In the same manner as in Experiment Example 1, 0.1 to 90% by weight
of a modified cyclic alcohol (phytosterol stearate) was added to
and premixed with a straight-chain polyethylene having a density of
0.926 g/cm and a melt flow rate (MFR) of 50/10 min (tradename: NUC
G-5391, manufactured by Nippon Unicar Co., Ltd.), and the premix
was mixed and kneaded by means of a heated three-roll mill to
evaluate the compatibility of the modified cyclic alcohol with the
polyethylene.
The modified cyclic alcohol used in this Experiment Example 2 was
prepared as follows.
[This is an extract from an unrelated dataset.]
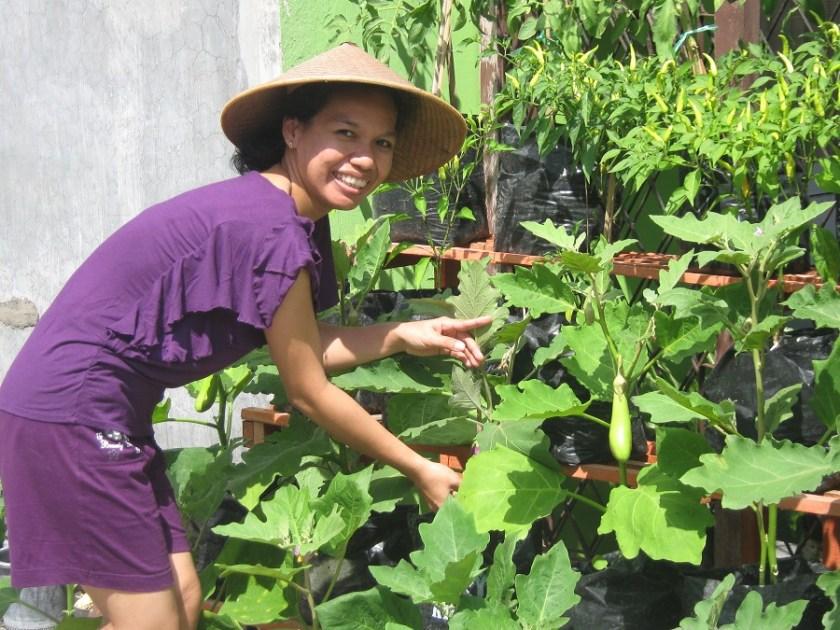 pemeliharaan tanaman organik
A phytosterol (purity about 80%) which had
been extracted for medicinal use was provided, and 20% by weight of
a commercially available, industrial stearic acid was added to 80%
by weight of this phytosterol, followed by a reaction while passing
a hydrogen gas into the system for 4 hr to synthesize phytosterol
stearate as a modified cyclic alcohol.
The compatibility was evaluated in the same manner as in Experiment
Example 1.
Further, the mixture was formed into a 1 mm-thick sheet. The
opaqueness of this sheet was measured in terms of a lowering in
light transmittance and compared with that of a reference sheet of
polyethylene (NUC G-5391) to evaluate the compatibility.
(Results of evaluation of compatibility with resin)
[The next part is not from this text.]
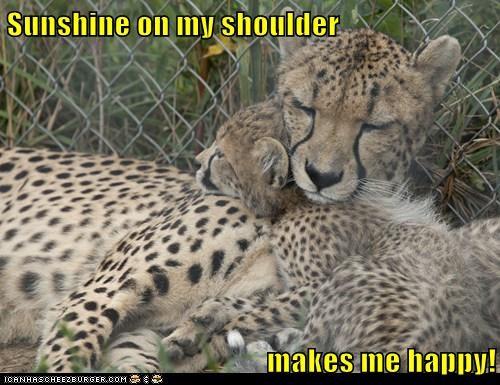 Sunshine on my shoulder  makes me happy!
When the modified cyclic alcohol (phytosterol stearate) was used in
an amount of 0.1 to 90% by weight which was the same as the amount
of the cyclic alcohol in Experiment Example 1, it was highly
compatible and could be intimately mixed and kneaded with the resin
without separation of the two components. In this connection,
unfavorable phenomena, including separation of two components and
bleeding onto the surface of the mixture, were not observed at
all.
Further, as with the sheet in Experiment Example 1, the sheet of
the kneaded mixture of Experiment Example 2 caused no significant
lowering in transparency as evaluated based on the transparency of
the reference polyethylene resin sheet when the modified cyclic
alcohol was used in an amount of 0.1 to 90% by weight.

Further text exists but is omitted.